Greenwood Learning

Every Lesson Begins
Outside the Classroom Door

We're a small school built around one big idea: children who understand how the living world works grow into people who care for it. Our days move with the seasons, the weather, and the land just beyond our door.

Children learning outdoors
Why Ecoliteracy

Understanding Begins With Noticing

Ecoliteracy is the ability to read a landscape: to notice how soil, water, weather, plants, and animals depend on one another, and to see yourself as part of that web rather than separate from it.

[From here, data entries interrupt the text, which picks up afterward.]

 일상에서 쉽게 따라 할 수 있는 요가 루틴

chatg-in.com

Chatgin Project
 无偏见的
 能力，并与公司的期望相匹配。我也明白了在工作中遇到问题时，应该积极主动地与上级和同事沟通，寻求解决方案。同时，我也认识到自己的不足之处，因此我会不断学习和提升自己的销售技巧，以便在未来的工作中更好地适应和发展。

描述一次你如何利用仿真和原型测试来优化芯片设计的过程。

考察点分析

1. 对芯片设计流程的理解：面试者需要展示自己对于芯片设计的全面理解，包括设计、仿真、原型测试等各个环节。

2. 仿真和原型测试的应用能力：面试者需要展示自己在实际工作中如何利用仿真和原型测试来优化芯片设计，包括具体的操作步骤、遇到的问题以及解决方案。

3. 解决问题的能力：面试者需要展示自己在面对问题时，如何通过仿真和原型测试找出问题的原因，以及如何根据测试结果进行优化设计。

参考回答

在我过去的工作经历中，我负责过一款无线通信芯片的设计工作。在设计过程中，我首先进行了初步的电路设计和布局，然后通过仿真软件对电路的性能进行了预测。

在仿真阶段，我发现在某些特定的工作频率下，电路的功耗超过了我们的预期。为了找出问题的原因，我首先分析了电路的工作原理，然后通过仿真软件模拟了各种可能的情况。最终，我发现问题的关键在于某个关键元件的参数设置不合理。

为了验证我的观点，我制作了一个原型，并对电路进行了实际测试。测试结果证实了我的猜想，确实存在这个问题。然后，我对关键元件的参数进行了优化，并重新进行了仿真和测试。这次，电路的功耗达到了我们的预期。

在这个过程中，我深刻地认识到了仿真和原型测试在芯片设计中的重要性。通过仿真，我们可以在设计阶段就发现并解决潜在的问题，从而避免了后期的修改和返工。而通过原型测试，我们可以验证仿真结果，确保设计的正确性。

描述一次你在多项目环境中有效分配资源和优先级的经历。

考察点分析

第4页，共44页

We build that understanding slowly, through direct experience. A child who has dug a garden bed, tracked a season of weather, and watched a compost heap turn back into soil carries that knowledge differently than one who has only read about it.

Our Approach
What Ties It All Together

Four Ideas Behind Everything We Do

Place-Based Learning

Our woodland, garden, and pond aren't a backdrop; they're the curriculum. Every subject is taught with a direct connection to the land we share.

Systems Thinking

Children learn to trace cause and effect through living systems: where food comes from, where waste goes, and how every choice ripples outward.

Stewardship & Care

Looking after animals, tools, growing spaces, and each other builds the daily habit of responsibility, to people and to place.

Community & Belonging

We're a small, mixed-age community where older children mentor younger ones, and every voice shapes how our shared spaces are cared for.

The Year in the Field

Our Curriculum Moves With the Seasons

Autumn

Harvest & Storage

Bringing in the last of the garden, saving seed, and learning how communities have always prepared for the months ahead.

Winter

Shelter & Slow Science

Tracking tracks in frost, building shelters, and turning indoors for deep-dive projects fed by a season of outdoor questions.

Spring

Growth & Germination

Sowing, grafting, and watching a dormant garden wake up: the season our youngest children look forward to most.

Summer

Abundance & Observation

Long days for pond-dipping, plant identification, and the kind of unhurried outdoor learning that only summer allows.

“The most important thing a child can learn is that they belong to something larger than themselves, and that they have a part to play in caring for it.”

Greenwood Learning, Founding Principles

9 Acres
Of Woodland & Garden
12 Hrs
Outdoors Every Week
1:8
Staff to Pupil Ratio
100%
Of Our Harvest Reaches Our Kitchen

“My daughter came home and explained the nitrogen cycle to me using our compost bin. I didn't fully understand it until she did.”